* Requirement 1
Decide whether each statement agrees with the lung tumor release. Answer yes or no for each, and quote the words of the release that decide it.
(a) The study appeared in the September 10 online issue of Nature.
(b) Scientists had previously believed that macrophages became pro-tumoral only after reaching the tumor.
(c) The "second hit" happens in the bone marrow.
* Requirement 2
Repeat word for word the part of the lung tumor release starting with "The study turns" and going on through "at Mount Sinai.".

* Study text
* * *
Findings suggest new ways to stop this process and enhance success of treatment

2025-09-10
(Press-News.org)

New York, NY [September 10, 2025]—Lung tumors don’t just evade the immune system. They reshape it at its source. Researchers from the Icahn School of Medicine at Mount Sinai and collaborators report in the September 10 online issue of Nature [10.1038/s41586-025-09493-y] that tumors rewire immune cells in the bone marrow before they even reach the cancer, suggesting a new target to enhance the durability of current immunotherapy.

Immunotherapies, which rally the body’s defenses against cancer, have transformed care for many patients. But in solid tumors like non-small cell lung cancer (NSCLC), their success is often blunted by an influx of pro-tumoral macrophages—immune cells that suppress the body’s anti-cancer response. Until now, scientists thought these macrophages turned rogue only after reaching the tumor.

The study turns that idea on its head. By mapping individual cells using advanced single-cell genomic tools, the scientists traced bone marrow myeloid progenitor cells—precursors of macrophages—and found that cues from the tumor deliver a “first hit” in these cells. This hit biased the bone marrow progenitor toward a pro-cancer function. A “second hit” inside the tumor seals their pro-cancer function.

“This work changes the way we think about the timing of immune suppression in cancer,” says lead author Samarth Hegde, PhD, a postdoctoral fellow in the laboratory of Miriam Merad, MD, PhD, Chair of Immunology and Immunotherapy, and Director of the Marc and Jennifer Lipschultz Precision Immunology Institute at the Icahn School of Medicine at Mount Sinai.

“Our findings show that some of these immune cells are already being reprogrammed in the bone marrow, long before they ever reach the tumor,” Dr. Hegde says. “If we wait to target and rewire them until they’re inside the tumor, it may already be too late to reverse that process. We need strategies to intervene much earlier, while these cells are still developing, so we can stop them from becoming cancer’s allies in the first place.”
* * *
* Data segment

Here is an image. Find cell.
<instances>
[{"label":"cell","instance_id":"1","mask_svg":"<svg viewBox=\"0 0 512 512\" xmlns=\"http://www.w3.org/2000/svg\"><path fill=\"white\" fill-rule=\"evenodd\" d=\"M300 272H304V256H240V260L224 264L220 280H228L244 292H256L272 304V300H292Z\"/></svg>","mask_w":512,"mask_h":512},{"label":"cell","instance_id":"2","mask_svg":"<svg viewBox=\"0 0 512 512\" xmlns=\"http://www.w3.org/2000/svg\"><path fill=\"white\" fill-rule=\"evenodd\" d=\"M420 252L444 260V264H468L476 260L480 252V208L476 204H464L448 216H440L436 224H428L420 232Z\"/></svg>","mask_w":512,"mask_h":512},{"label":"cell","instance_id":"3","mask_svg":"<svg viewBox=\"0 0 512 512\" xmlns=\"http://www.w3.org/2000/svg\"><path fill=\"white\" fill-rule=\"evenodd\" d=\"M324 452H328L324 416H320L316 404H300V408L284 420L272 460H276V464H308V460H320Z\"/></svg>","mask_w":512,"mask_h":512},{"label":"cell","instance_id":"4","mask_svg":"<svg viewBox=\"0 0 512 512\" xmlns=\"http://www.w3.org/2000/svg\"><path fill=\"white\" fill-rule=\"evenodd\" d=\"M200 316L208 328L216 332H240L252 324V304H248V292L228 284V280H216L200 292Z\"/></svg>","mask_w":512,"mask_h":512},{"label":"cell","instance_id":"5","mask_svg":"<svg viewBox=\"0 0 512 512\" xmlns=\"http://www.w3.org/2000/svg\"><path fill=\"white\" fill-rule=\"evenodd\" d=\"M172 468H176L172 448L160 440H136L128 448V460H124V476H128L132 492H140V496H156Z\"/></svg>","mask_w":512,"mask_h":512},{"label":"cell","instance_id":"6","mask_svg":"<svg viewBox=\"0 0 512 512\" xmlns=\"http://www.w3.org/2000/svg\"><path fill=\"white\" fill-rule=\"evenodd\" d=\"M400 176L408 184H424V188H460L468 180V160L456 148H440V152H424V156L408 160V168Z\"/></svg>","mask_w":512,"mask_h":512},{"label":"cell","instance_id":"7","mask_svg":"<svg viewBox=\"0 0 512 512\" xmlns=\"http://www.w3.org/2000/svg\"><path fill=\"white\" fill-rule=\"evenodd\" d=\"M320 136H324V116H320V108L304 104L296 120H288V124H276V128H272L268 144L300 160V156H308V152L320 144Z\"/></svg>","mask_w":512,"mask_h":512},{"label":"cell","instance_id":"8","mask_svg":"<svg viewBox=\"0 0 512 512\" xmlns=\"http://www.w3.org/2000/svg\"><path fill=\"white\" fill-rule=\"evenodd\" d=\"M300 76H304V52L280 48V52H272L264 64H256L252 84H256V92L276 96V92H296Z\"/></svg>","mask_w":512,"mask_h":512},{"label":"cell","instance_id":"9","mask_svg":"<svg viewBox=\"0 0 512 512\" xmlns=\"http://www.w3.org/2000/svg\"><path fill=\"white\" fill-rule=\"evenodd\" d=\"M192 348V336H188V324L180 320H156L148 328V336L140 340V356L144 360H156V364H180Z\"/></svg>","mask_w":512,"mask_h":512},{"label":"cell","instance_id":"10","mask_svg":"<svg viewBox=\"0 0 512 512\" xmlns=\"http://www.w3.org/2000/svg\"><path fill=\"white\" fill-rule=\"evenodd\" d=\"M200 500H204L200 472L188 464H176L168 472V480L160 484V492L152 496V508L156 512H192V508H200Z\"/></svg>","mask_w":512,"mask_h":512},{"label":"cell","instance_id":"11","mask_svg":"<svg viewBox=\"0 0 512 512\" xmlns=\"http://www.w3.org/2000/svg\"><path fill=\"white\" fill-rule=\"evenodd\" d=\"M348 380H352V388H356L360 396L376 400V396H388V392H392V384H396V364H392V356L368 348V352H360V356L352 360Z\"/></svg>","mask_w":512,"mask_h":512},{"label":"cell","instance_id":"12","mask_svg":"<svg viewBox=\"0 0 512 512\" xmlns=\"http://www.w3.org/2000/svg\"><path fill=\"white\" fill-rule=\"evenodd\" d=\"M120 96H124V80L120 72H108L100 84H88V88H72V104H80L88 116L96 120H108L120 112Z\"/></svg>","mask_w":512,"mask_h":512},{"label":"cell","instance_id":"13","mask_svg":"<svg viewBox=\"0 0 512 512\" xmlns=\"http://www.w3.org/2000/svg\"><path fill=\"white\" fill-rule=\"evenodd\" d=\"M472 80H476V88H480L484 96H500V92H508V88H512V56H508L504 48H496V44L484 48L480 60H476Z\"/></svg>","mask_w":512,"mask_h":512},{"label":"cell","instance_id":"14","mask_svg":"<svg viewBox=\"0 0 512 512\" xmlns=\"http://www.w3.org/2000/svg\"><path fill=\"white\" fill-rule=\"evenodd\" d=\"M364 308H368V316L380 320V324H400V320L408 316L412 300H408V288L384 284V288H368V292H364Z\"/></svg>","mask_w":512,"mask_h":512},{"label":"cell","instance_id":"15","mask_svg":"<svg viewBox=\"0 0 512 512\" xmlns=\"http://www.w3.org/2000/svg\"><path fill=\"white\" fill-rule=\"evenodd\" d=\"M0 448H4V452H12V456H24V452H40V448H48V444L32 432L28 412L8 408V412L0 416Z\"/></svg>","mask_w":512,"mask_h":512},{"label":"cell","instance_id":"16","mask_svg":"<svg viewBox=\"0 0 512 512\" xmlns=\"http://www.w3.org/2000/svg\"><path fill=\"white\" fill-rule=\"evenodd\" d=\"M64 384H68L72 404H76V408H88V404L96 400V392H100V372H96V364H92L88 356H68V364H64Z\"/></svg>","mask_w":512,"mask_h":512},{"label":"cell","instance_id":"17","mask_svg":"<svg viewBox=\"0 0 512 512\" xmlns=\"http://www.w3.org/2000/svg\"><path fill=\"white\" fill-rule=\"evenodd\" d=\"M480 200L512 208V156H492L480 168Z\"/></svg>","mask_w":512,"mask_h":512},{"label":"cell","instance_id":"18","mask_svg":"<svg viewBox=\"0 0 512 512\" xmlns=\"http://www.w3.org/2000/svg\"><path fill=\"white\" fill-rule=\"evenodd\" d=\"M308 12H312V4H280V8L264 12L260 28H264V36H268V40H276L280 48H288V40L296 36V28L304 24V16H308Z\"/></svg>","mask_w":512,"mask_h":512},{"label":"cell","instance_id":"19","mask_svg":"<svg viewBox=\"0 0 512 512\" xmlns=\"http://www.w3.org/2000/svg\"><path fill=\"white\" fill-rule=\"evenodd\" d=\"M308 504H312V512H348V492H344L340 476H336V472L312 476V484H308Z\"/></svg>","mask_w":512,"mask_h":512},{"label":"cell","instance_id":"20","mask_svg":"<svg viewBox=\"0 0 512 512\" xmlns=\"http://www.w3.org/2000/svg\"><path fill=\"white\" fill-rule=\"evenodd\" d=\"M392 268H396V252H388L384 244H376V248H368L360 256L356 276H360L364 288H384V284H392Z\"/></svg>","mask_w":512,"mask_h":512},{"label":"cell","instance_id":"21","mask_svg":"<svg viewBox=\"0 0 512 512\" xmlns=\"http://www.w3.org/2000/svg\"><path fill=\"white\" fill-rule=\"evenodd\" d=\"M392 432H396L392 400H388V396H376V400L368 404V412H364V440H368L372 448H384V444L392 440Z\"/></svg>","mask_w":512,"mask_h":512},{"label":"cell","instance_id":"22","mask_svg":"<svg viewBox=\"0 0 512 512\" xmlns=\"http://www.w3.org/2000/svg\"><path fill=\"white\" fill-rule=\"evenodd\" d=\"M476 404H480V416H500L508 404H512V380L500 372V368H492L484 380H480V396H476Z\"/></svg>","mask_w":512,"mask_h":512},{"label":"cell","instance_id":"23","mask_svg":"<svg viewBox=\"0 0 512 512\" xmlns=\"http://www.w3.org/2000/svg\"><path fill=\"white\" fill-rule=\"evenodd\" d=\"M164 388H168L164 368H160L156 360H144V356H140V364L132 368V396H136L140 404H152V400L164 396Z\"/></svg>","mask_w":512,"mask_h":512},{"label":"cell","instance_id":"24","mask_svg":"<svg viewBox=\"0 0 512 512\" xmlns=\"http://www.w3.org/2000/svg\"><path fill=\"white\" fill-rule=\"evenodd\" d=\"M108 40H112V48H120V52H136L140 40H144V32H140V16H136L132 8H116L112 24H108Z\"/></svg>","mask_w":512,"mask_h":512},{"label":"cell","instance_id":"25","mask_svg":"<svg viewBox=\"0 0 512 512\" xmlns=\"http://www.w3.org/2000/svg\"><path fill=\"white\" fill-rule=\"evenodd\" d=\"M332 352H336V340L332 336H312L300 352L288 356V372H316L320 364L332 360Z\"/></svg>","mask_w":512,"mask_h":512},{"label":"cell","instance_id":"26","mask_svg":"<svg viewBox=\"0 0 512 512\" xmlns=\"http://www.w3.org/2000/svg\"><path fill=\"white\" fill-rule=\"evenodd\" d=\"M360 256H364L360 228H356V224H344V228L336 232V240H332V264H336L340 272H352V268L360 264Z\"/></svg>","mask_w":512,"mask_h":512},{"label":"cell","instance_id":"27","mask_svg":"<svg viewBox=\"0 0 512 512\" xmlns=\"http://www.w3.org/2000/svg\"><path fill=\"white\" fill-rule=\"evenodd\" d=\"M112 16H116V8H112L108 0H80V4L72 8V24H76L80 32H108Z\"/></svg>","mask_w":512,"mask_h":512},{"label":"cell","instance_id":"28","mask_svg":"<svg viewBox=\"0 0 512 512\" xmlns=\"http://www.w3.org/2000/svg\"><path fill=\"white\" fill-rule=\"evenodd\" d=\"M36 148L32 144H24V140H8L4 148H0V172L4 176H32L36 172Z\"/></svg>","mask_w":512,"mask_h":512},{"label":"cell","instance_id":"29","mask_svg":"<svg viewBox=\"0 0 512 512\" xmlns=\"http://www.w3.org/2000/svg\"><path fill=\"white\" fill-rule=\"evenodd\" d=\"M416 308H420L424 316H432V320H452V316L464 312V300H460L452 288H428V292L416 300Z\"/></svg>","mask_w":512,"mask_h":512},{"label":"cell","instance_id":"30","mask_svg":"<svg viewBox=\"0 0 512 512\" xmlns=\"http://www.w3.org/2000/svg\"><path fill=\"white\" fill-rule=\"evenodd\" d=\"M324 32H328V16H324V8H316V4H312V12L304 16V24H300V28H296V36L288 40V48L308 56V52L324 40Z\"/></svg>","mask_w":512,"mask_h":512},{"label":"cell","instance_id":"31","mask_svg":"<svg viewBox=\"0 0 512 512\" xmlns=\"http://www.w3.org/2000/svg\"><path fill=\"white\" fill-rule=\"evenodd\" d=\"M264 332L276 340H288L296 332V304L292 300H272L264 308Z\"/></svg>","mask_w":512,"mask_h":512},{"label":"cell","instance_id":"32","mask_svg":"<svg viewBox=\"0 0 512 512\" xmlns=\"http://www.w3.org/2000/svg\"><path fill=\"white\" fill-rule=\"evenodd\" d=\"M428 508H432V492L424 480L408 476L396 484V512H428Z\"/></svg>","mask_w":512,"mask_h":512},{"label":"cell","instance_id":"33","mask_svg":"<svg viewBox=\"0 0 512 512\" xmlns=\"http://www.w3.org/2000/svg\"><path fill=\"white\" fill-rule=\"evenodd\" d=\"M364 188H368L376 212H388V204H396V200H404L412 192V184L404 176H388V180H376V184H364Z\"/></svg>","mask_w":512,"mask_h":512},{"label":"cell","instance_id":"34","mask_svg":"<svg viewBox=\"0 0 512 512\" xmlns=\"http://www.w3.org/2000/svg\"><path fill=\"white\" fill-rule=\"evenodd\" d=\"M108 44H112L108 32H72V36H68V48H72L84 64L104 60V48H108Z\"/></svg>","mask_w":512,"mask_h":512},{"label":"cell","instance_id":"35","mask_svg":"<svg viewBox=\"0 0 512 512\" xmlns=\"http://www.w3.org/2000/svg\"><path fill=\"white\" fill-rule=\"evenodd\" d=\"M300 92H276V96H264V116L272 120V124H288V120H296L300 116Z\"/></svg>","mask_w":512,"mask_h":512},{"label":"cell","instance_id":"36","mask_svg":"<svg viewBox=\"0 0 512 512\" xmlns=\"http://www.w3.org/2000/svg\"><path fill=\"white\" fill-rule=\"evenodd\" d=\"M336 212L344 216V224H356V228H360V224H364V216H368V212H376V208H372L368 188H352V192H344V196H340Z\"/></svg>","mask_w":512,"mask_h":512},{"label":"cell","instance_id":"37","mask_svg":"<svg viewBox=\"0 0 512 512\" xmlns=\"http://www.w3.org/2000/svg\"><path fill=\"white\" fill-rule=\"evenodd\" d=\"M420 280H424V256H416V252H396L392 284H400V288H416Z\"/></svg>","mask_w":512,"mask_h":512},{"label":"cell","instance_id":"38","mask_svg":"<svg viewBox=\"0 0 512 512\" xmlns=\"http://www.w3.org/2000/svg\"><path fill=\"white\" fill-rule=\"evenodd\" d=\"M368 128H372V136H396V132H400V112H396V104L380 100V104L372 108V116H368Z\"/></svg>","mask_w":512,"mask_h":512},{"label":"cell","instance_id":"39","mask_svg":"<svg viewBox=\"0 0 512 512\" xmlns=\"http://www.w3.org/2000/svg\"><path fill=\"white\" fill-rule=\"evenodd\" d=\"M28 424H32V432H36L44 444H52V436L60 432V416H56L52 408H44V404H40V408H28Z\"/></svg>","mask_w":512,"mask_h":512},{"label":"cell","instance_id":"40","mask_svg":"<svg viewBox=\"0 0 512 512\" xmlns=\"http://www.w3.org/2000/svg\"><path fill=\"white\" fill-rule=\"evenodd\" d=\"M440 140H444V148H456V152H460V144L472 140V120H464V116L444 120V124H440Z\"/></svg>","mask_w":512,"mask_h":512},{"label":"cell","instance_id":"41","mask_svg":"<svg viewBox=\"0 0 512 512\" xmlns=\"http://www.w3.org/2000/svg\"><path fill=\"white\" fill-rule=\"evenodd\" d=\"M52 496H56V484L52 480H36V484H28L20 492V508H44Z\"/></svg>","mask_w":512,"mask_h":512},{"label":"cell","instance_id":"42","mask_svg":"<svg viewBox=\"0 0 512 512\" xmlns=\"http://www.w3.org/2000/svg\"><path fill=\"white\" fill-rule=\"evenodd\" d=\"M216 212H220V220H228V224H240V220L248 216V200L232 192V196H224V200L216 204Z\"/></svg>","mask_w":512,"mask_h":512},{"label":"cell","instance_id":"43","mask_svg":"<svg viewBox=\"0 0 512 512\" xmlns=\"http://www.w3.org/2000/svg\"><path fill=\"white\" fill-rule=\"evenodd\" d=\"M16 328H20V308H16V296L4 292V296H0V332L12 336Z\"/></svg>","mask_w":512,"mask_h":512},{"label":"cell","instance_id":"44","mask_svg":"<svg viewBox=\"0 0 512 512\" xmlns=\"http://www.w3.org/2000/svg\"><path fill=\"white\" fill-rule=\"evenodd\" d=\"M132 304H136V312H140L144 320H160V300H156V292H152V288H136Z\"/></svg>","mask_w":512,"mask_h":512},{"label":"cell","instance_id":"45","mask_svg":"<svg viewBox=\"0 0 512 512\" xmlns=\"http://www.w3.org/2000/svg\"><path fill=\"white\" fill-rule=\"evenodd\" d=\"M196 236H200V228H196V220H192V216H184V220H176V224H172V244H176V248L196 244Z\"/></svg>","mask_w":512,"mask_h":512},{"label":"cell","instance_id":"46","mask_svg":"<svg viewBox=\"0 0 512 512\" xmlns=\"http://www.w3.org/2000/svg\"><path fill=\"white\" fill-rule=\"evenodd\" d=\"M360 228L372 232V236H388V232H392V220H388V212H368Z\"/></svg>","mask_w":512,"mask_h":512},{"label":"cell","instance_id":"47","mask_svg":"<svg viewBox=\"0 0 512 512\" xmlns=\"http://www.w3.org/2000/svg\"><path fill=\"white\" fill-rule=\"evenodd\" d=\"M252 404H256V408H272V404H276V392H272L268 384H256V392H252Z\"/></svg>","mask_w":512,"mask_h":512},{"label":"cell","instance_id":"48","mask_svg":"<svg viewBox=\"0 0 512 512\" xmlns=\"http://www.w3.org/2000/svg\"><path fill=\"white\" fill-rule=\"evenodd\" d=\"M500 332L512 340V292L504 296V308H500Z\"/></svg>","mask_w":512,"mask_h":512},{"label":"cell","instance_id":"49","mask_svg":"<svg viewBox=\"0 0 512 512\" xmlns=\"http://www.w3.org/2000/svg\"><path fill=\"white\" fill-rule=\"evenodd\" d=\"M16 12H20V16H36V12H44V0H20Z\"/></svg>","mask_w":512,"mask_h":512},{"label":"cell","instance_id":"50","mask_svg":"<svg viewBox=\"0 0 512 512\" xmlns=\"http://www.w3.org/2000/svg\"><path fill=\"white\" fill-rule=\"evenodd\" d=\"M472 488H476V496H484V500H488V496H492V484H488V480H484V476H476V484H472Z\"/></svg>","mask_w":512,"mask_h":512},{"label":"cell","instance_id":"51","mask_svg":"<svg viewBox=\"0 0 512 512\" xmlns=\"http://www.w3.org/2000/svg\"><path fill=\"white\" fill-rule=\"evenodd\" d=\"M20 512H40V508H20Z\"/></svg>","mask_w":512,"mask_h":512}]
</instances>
* * *
* Result 1
(a) Yes: "report in the September 10 online issue of Nature"
(b) Yes: "Until now, scientists thought these macrophages turned rogue only after reaching the tumor."
(c) No: "A “second hit” inside the tumor seals their pro-cancer function."

* Result 2
The study turns that idea on its head. By mapping individual cells using advanced single-cell genomic tools, the scientists traced bone marrow myeloid progenitor cells—precursors of macrophages—and found that cues from the tumor deliver a “first hit” in these cells. This hit biased the bone marrow progenitor toward a pro-cancer function. A “second hit” inside the tumor seals their pro-cancer function.

“This work changes the way we think about the timing of immune suppression in cancer,” says lead author Samarth Hegde, PhD, a postdoctoral fellow in the laboratory of Miriam Merad, MD, PhD, Chair of Immunology and Immunotherapy, and Director of the Marc and Jennifer Lipschultz Precision Immunology Institute at the Icahn School of Medicine at Mount Sinai.